**AVAILABLE DATA**
*** Block opens ***
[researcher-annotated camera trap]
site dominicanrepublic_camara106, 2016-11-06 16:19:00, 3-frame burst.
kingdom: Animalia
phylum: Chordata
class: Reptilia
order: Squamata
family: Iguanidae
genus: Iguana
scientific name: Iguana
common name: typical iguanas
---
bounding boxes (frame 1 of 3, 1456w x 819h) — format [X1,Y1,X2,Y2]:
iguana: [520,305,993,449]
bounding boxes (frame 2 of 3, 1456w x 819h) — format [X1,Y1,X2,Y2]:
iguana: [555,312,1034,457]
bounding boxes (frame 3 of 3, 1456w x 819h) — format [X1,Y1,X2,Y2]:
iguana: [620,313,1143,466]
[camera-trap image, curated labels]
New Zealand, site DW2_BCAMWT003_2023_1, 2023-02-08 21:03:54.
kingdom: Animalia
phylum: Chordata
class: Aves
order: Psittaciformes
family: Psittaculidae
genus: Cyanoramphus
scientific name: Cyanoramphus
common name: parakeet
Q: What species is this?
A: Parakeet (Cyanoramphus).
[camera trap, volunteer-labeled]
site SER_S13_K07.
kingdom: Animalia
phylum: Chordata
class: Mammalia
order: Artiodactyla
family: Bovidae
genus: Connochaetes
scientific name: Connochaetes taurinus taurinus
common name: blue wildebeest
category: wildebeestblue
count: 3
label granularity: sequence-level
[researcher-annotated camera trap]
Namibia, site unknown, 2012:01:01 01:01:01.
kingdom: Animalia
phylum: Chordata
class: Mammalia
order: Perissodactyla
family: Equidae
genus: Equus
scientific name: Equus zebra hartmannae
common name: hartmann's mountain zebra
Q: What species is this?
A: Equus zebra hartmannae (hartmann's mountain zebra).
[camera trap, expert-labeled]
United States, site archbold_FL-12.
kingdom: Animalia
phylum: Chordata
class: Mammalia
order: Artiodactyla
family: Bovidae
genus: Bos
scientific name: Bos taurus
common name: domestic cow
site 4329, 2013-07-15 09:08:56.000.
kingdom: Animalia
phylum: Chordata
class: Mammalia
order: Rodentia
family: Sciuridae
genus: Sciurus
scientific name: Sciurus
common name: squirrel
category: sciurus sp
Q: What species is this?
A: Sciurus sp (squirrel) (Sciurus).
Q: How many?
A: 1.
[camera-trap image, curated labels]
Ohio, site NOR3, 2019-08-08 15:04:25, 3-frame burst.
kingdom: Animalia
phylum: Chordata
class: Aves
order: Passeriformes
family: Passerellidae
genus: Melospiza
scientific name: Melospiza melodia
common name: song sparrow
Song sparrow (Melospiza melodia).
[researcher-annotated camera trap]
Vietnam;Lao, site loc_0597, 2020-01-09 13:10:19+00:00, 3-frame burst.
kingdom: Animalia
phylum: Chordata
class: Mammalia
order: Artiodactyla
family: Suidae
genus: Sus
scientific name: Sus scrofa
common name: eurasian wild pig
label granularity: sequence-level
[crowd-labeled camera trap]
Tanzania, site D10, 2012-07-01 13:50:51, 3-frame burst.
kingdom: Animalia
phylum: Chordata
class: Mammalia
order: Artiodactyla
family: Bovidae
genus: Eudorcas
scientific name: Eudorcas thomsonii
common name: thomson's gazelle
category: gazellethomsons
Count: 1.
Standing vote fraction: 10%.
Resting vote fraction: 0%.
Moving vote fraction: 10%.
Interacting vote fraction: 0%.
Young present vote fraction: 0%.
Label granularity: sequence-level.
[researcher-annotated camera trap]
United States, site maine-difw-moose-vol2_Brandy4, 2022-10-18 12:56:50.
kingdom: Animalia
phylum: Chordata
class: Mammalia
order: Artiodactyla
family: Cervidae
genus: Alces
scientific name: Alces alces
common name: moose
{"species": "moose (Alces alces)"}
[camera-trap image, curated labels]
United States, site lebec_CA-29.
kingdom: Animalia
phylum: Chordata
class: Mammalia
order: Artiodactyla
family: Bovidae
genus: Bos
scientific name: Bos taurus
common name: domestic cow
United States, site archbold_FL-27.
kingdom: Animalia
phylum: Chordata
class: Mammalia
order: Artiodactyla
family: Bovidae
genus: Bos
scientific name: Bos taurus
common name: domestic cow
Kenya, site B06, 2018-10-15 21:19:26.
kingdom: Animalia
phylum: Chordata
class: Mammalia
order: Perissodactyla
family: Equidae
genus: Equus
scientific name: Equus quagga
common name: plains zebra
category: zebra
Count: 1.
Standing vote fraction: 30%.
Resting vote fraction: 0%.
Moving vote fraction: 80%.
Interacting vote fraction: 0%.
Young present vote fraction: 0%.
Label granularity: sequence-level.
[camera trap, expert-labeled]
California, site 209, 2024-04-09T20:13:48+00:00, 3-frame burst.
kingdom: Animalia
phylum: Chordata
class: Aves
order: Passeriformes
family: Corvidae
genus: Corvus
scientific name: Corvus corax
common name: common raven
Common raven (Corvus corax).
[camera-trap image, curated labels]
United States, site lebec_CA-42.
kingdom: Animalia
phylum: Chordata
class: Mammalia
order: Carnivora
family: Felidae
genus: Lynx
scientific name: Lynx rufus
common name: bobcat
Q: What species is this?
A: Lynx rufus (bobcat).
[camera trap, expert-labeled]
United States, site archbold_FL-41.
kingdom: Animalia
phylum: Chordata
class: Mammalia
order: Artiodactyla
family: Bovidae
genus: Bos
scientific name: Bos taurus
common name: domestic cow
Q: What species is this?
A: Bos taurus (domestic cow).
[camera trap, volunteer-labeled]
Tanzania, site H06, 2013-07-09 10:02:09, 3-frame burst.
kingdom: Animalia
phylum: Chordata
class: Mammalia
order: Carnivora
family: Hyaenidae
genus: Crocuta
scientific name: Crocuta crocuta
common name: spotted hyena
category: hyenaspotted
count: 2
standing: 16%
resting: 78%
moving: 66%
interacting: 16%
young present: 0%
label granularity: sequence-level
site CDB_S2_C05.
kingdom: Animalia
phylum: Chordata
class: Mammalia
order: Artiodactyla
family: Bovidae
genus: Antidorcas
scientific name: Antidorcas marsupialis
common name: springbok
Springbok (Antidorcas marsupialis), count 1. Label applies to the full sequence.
*** Block closes ***
Please retype all of the data above exactly as it appears.

**SOLVED PROBLEM**
[researcher-annotated camera trap]
site dominicanrepublic_camara106, 2016-11-06 16:19:00, 3-frame burst.
kingdom: Animalia
phylum: Chordata
class: Reptilia
order: Squamata
family: Iguanidae
genus: Iguana
scientific name: Iguana
common name: typical iguanas
---
bounding boxes (frame 1 of 3, 1456w x 819h) — format [X1,Y1,X2,Y2]:
iguana: [520,305,993,449]
bounding boxes (frame 2 of 3, 1456w x 819h) — format [X1,Y1,X2,Y2]:
iguana: [555,312,1034,457]
bounding boxes (frame 3 of 3, 1456w x 819h) — format [X1,Y1,X2,Y2]:
iguana: [620,313,1143,466]
[camera-trap image, curated labels]
New Zealand, site DW2_BCAMWT003_2023_1, 2023-02-08 21:03:54.
kingdom: Animalia
phylum: Chordata
class: Aves
order: Psittaciformes
family: Psittaculidae
genus: Cyanoramphus
scientific name: Cyanoramphus
common name: parakeet
Q: What species is this?
A: Parakeet (Cyanoramphus).
[camera trap, volunteer-labeled]
site SER_S13_K07.
kingdom: Animalia
phylum: Chordata
class: Mammalia
order: Artiodactyla
family: Bovidae
genus: Connochaetes
scientific name: Connochaetes taurinus taurinus
common name: blue wildebeest
category: wildebeestblue
count: 3
label granularity: sequence-level
[researcher-annotated camera trap]
Namibia, site unknown, 2012:01:01 01:01:01.
kingdom: Animalia
phylum: Chordata
class: Mammalia
order: Perissodactyla
family: Equidae
genus: Equus
scientific name: Equus zebra hartmannae
common name: hartmann's mountain zebra
Q: What species is this?
A: Equus zebra hartmannae (hartmann's mountain zebra).
[camera trap, expert-labeled]
United States, site archbold_FL-12.
kingdom: Animalia
phylum: Chordata
class: Mammalia
order: Artiodactyla
family: Bovidae
genus: Bos
scientific name: Bos taurus
common name: domestic cow
site 4329, 2013-07-15 09:08:56.000.
kingdom: Animalia
phylum: Chordata
class: Mammalia
order: Rodentia
family: Sciuridae
genus: Sciurus
scientific name: Sciurus
common name: squirrel
category: sciurus sp
Q: What species is this?
A: Sciurus sp (squirrel) (Sciurus).
Q: How many?
A: 1.
[camera-trap image, curated labels]
Ohio, site NOR3, 2019-08-08 15:04:25, 3-frame burst.
kingdom: Animalia
phylum: Chordata
class: Aves
order: Passeriformes
family: Passerellidae
genus: Melospiza
scientific name: Melospiza melodia
common name: song sparrow
Song sparrow (Melospiza melodia).
[researcher-annotated camera trap]
Vietnam;Lao, site loc_0597, 2020-01-09 13:10:19+00:00, 3-frame burst.
kingdom: Animalia
phylum: Chordata
class: Mammalia
order: Artiodactyla
family: Suidae
genus: Sus
scientific name: Sus scrofa
common name: eurasian wild pig
label granularity: sequence-level
[crowd-labeled camera trap]
Tanzania, site D10, 2012-07-01 13:50:51, 3-frame burst.
kingdom: Animalia
phylum: Chordata
class: Mammalia
order: Artiodactyla
family: Bovidae
genus: Eudorcas
scientific name: Eudorcas thomsonii
common name: thomson's gazelle
category: gazellethomsons
Count: 1.
Standing vote fraction: 10%.
Resting vote fraction: 0%.
Moving vote fraction: 10%.
Interacting vote fraction: 0%.
Young present vote fraction: 0%.
Label granularity: sequence-level.
[researcher-annotated camera trap]
United States, site maine-difw-moose-vol2_Brandy4, 2022-10-18 12:56:50.
kingdom: Animalia
phylum: Chordata
class: Mammalia
order: Artiodactyla
family: Cervidae
genus: Alces
scientific name: Alces alces
common name: moose
{"species": "moose (Alces alces)"}
[camera-trap image, curated labels]
United States, site lebec_CA-29.
kingdom: Animalia
phylum: Chordata
class: Mammalia
order: Artiodactyla
family: Bovidae
genus: Bos
scientific name: Bos taurus
common name: domestic cow
United States, site archbold_FL-27.
kingdom: Animalia
phylum: Chordata
class: Mammalia
order: Artiodactyla
family: Bovidae
genus: Bos
scientific name: Bos taurus
common name: domestic cow
Kenya, site B06, 2018-10-15 21:19:26.
kingdom: Animalia
phylum: Chordata
class: Mammalia
order: Perissodactyla
family: Equidae
genus: Equus
scientific name: Equus quagga
common name: plains zebra
category: zebra
Count: 1.
Standing vote fraction: 30%.
Resting vote fraction: 0%.
Moving vote fraction: 80%.
Interacting vote fraction: 0%.
Young present vote fraction: 0%.
Label granularity: sequence-level.
[camera trap, expert-labeled]
California, site 209, 2024-04-09T20:13:48+00:00, 3-frame burst.
kingdom: Animalia
phylum: Chordata
class: Aves
order: Passeriformes
family: Corvidae
genus: Corvus
scientific name: Corvus corax
common name: common raven
Common raven (Corvus corax).
[camera-trap image, curated labels]
United States, site lebec_CA-42.
kingdom: Animalia
phylum: Chordata
class: Mammalia
order: Carnivora
family: Felidae
genus: Lynx
scientific name: Lynx rufus
common name: bobcat
Q: What species is this?
A: Lynx rufus (bobcat).
[camera trap, expert-labeled]
United States, site archbold_FL-41.
kingdom: Animalia
phylum: Chordata
class: Mammalia
order: Artiodactyla
family: Bovidae
genus: Bos
scientific name: Bos taurus
common name: domestic cow
Q: What species is this?
A: Bos taurus (domestic cow).
[camera trap, volunteer-labeled]
Tanzania, site H06, 2013-07-09 10:02:09, 3-frame burst.
kingdom: Animalia
phylum: Chordata
class: Mammalia
order: Carnivora
family: Hyaenidae
genus: Crocuta
scientific name: Crocuta crocuta
common name: spotted hyena
category: hyenaspotted
count: 2
standing: 16%
resting: 78%
moving: 66%
interacting: 16%
young present: 0%
label granularity: sequence-level
site CDB_S2_C05.
kingdom: Animalia
phylum: Chordata
class: Mammalia
order: Artiodactyla
family: Bovidae
genus: Antidorcas
scientific name: Antidorcas marsupialis
common name: springbok
Springbok (Antidorcas marsupialis), count 1. Label applies to the full sequence.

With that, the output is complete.